I have conversations with Aimée, but not in the way I do with adults or teenagers. The truth is, I don’t feel that she really wants to know my opinion or my observation. She wants to share her own discoveries. If I were to tell her what I know all the time, with all my longer experience and better critical thinking, she would stop wanting to tell me anything. Why should she speak, if I always know better?

So I often don’t correct her when she says ridiculous things, or even just slightly inaccurate things. I repeat what she said. “Yes, you made that, all by yourself,” I say. “Are you still a little sick?” I sometimes judge the success of my listening and responding by whether she continues to talk. I genuinely want to hear what she has to say because it is her contribution to life right now. I also want her to keep the natural feeling that she can think and choose and act for herself, even if her thinking and choosing is mostly a pretense.

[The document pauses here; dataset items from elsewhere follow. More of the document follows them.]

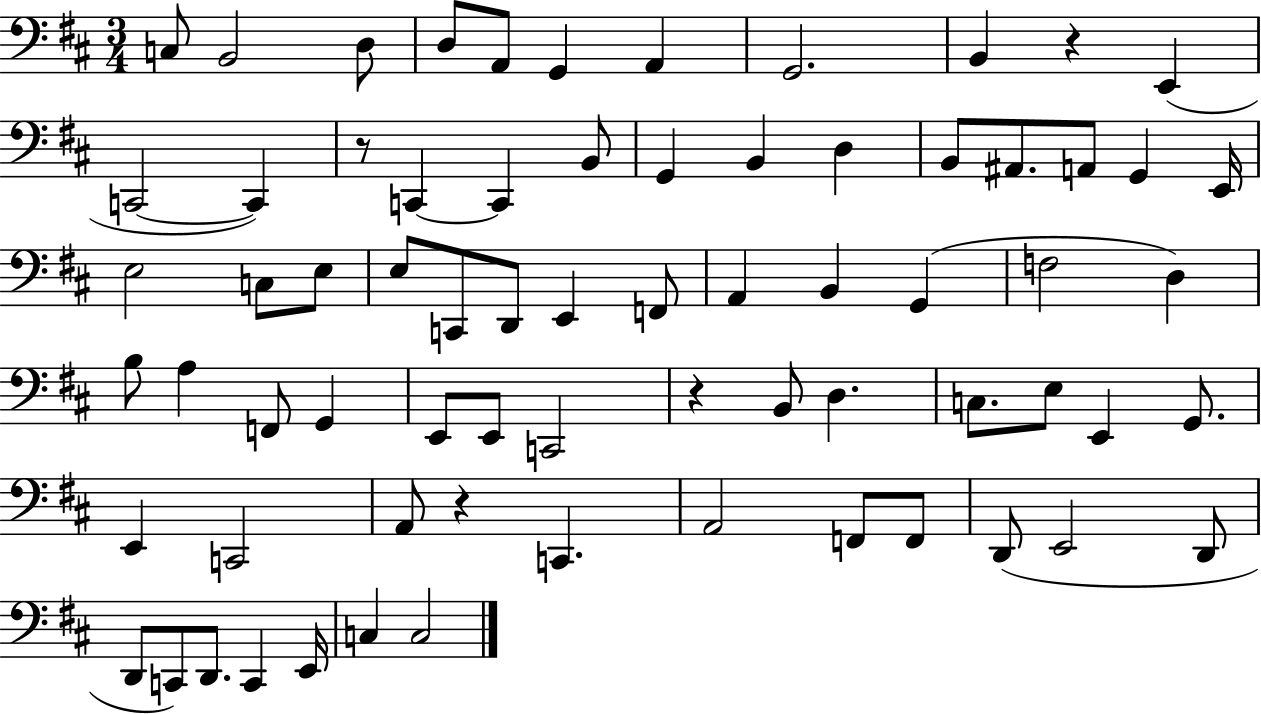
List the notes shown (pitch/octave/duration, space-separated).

C3/e B2/h D3/e D3/e A2/e G2/q A2/q G2/h. B2/q R/q E2/q C2/h C2/q R/e C2/q C2/q B2/e G2/q B2/q D3/q B2/e A#2/e. A2/e G2/q E2/s E3/h C3/e E3/e E3/e C2/e D2/e E2/q F2/e A2/q B2/q G2/q F3/h D3/q B3/e A3/q F2/e G2/q E2/e E2/e C2/h R/q B2/e D3/q. C3/e. E3/e E2/q G2/e. E2/q C2/h A2/e R/q C2/q. A2/h F2/e F2/e D2/e E2/h D2/e D2/e C2/e D2/e. C2/q E2/s C3/q C3/h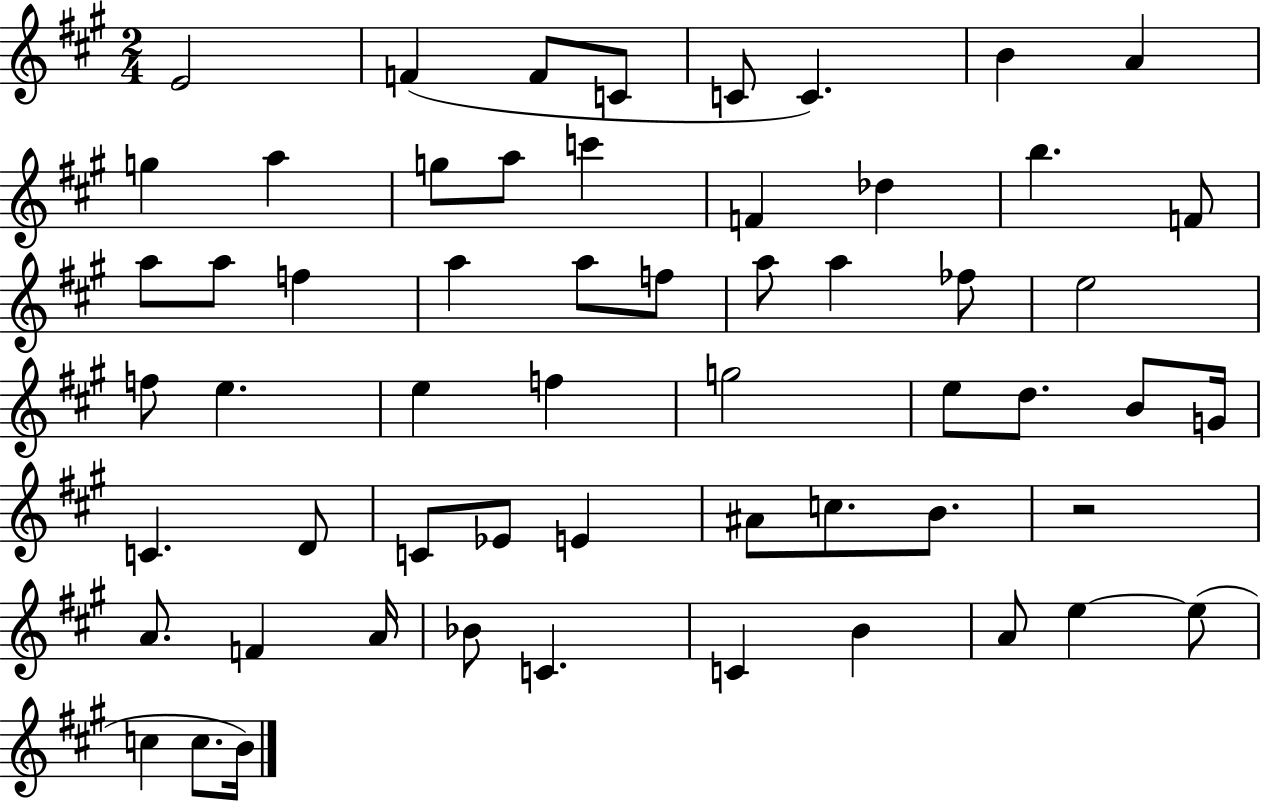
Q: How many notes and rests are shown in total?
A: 58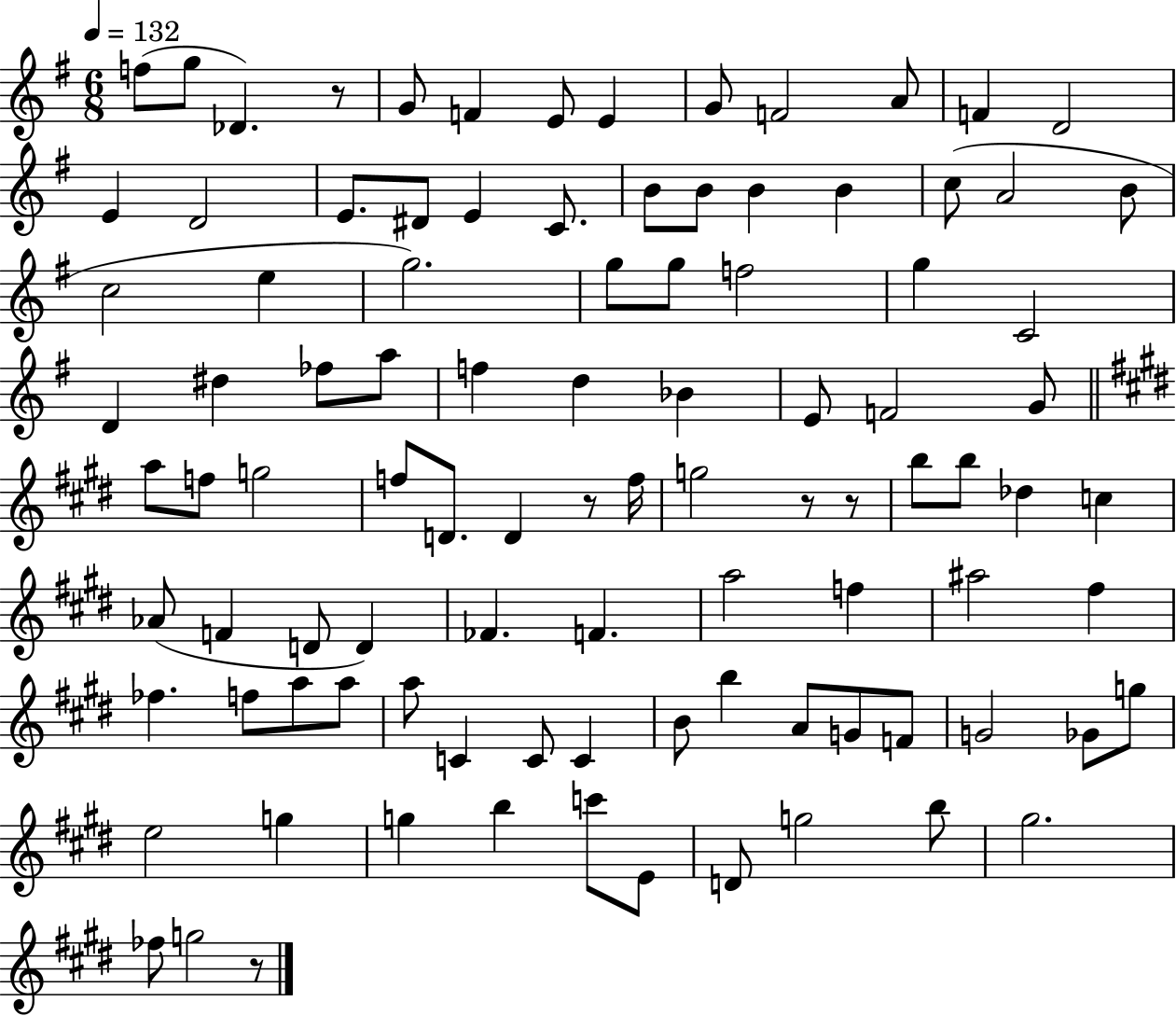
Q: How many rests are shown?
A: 5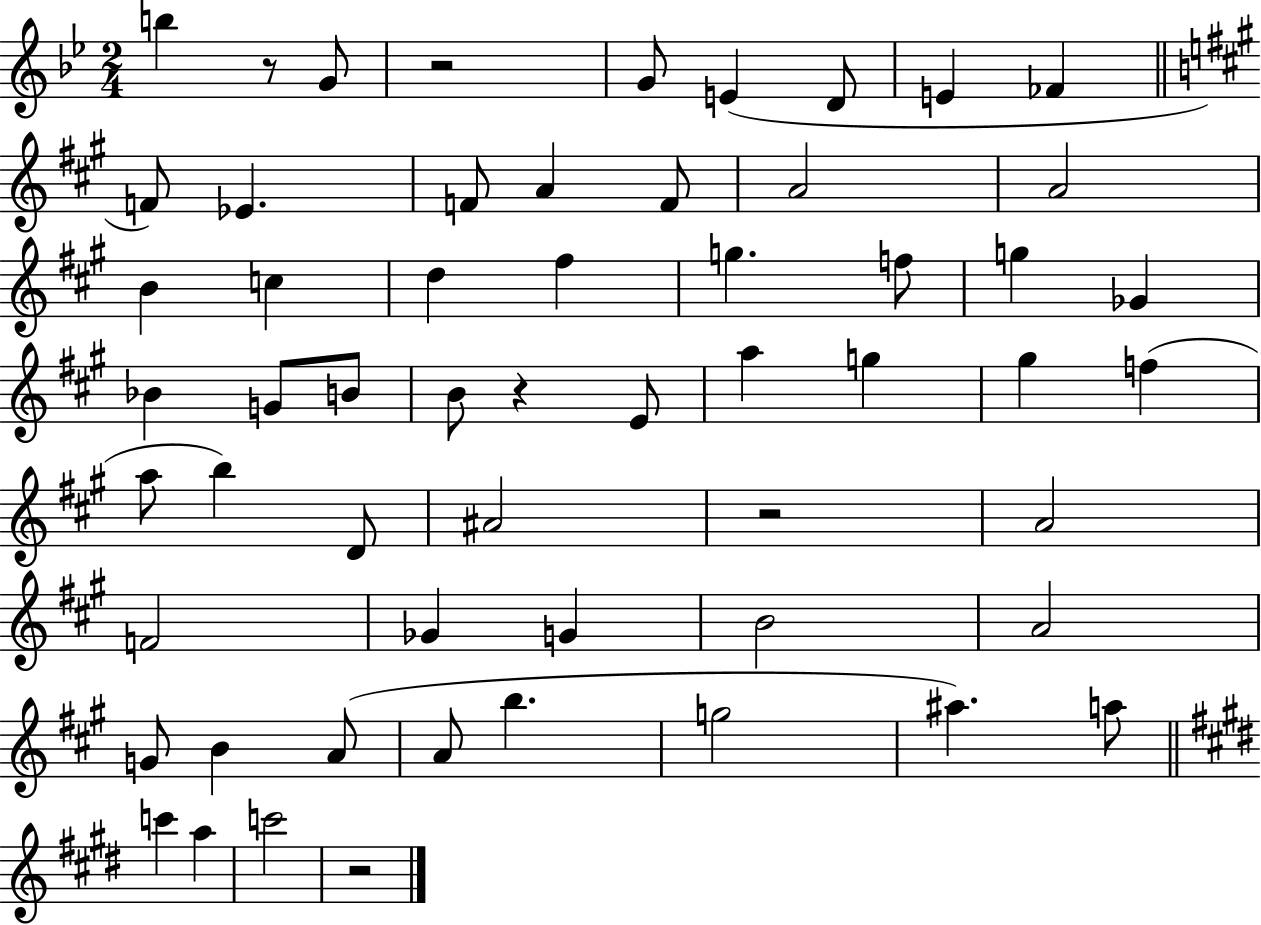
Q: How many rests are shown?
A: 5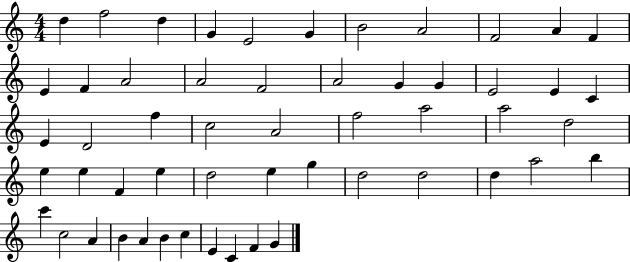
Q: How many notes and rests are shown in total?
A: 54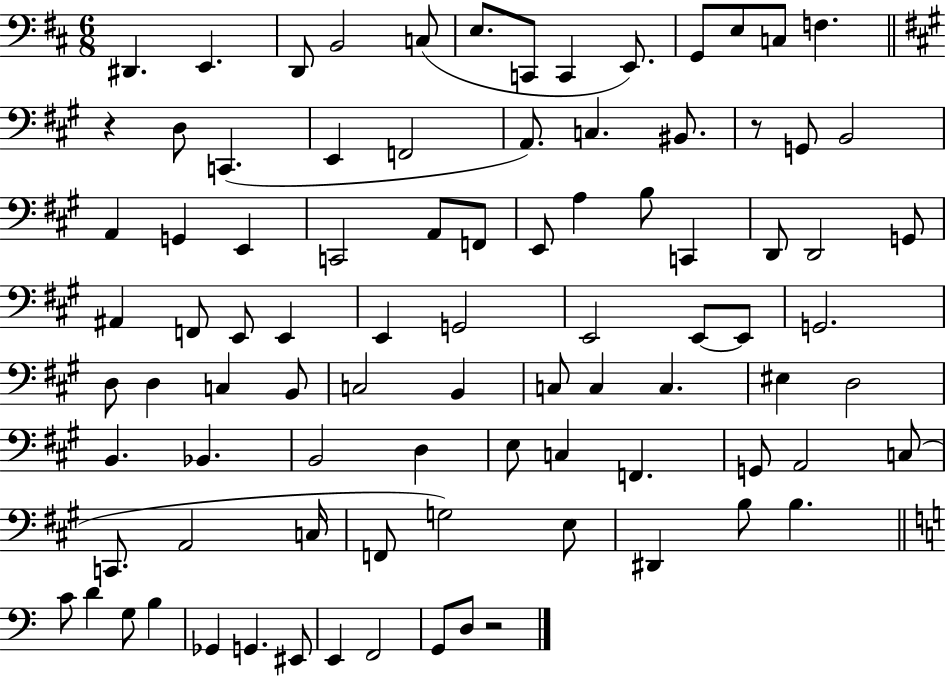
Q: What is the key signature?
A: D major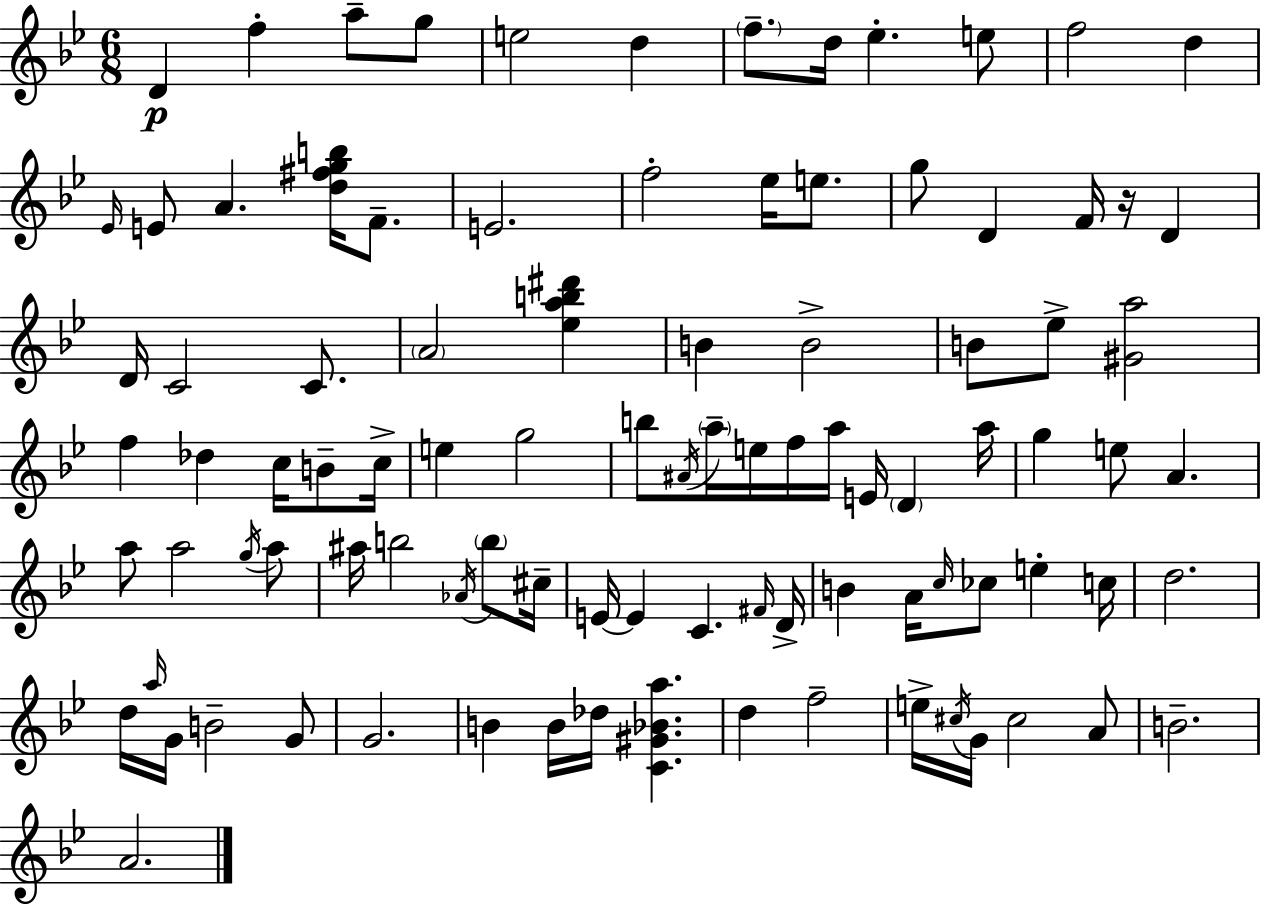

That’s not to say I repeat things mindlessly. I notice the meaningful part of what she said. I say it in a neutral way, so that she can change her mind if she wants. By bringing her thoughts into conversation, we are shining a light on them, so that she has a chance to examine them and refine them. We are practicing out loud an attitude of reflection and patience and self-analysis.

: : : Give importance to the child’s point of view.

02 October 2007

making a sandbox castle

Does a child really have purpose?

Aimée, who is four, was playing in the sandbox. I stood at the door and watched her for a while. She was filling a plant pot with sand and talking to herself about making a castle. She carefully turned the pot upside down and pulled it away. The sand, which was too dry to hold its shape, fell into a shapeless mound.

I, as an adult, imagined that she would try to “fix” this problem and achieve the castle shape she was looking for. She didn’t seem interested in that. She just started pushing the sand around some other way, making a road or a river.

Purpose is a fairly mature concept. The process of having an idea, laying out a plan, and carrying it through several steps to completion is something that even ten-year-olds struggle to do. The child’s mind simply doesn’t have the stamina, or sequential organization, or global perspective necessary to do such a thing.

The purposes of a child are therefore much less fixed. They waver very quickly according to unexpected difficulties or barriers. The process of moving toward one goal may suggest other goals. Why strive for a castle if a road is presenting itself? Children seem to live in that kind of dialogue with the environment. In a way Aimée was letting her own inner purpose be guided by the sand’s purpose.

What that means for us is that we should not imagine that children’s purposes are like adult ones. I certainly don’t mean we should ignore them or thwart them. But we can, with well chosen words, help children redirect their actions in more suitable ways. We can also watch children’s real feelings, instead of imagining their disappointment or satisfaction at the outcome of their efforts.

: : : Take children seriously, but only as much as they do themselves.